Chopin
A Film by Angelo Bozzolini
TV Format 16:9 NTSC
Sound PCM Stereo
Subtitles: English, German, French
Region Code 0 (worldwide).
EUROARTS DVD 2058848 [57:00]

This is part of a series of composer biographies on DVD released by Euroarts. Angelo Bozzolini has been responsible for two previous issues: Mendelssohn and Liszt. I have to admit I always rather wince when some people - in Bozzolini’s case he also took care of the screenplay and interview text – start carrying on as if they were film directors by emblazoning ‘A Film by ...' on the box cover.

The biography makes a straightforward story over-complicated. It depends largely on letters, using them as an autobiographical device to chart the narrative of Chopin’s life. The means by which they’re declaimed is via the famous daguerreotype of Chopin, which is made to move and talk, cartoon style, to give us Chopin-as-narrator, as it were. The same happens when George Sand hoves into view and her picture starts talking too, though separately – and not very well, as it happens. Watching this bizarre medium is, after a while, almost enjoyable, though not necessarily for the right reasons.

This is an Italian documentary so the primary language is Italian, but confusingly all manner of contemporary musicians, interviewed for the project, speak a Babel-full of languages, some unexpectedly so. Barenboim chips in in Italian, Charles Rosen and Ashkenazy speak English, Poles speak French, and so on. This has the unsettling effect of adding to the confusion given the probable necessity for the subtitles. There are interviews with Martha Argerich, and a detour (to no great biographical purpose, alas) to meet Alfred Cortot’s son, Jean; academics – mainly Polish, some speaking Polish, some French, and some English - advance the musicological case. Bobby McFerrin turns up to whistle the one piece of Chopin he knows, and it’s fortunate he doesn’t know more.
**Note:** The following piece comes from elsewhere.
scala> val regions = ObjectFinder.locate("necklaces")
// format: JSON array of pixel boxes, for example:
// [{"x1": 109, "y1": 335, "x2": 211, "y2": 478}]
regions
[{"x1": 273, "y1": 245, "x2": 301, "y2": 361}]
You will have to forget a linear narrative, and will have to follow the chapter headings to get some idea of the digressive nature of this immensely frustrating piece of work: Ahead of time, The Beginnings, Conducting Chopin, National Idol, Rubato and so on. You can tell even from this sample that the conflation of biography and interpretation leads to many a trek across interpretative country, and one needs to be forcefully helicoptered back to one’s path every so often.

Yes, it’s good to see a folk band, and it’s interesting to have a detour to the Chopin Competition of 1955 – but it is still a detour. Some of the academics interviewed talk a lot of thoughtful sense. I suppose it’s valuable to hear a lot about Mazurkas, and their special character and rhythm but surely not to the extent of bloating this segment to the detriment of the narrative as a whole. It’s like going to a museum to stare enraptured at its windows.

Did I learn much? Did I laugh? Did I cry? No. yes, no, in that order. I laughed when Barenboim said of a time when he was conducting in Italy; ‘thank God we were in a country that understands rubato – not like Germany or England.’ Nothing like sucking up to your interlocutor.

If you can cope with cartoon daguerreotypes, and with up-hill-and-possibly-down-dale sequenced narratives you may enjoy some of the more rewarding moments here: there are a few.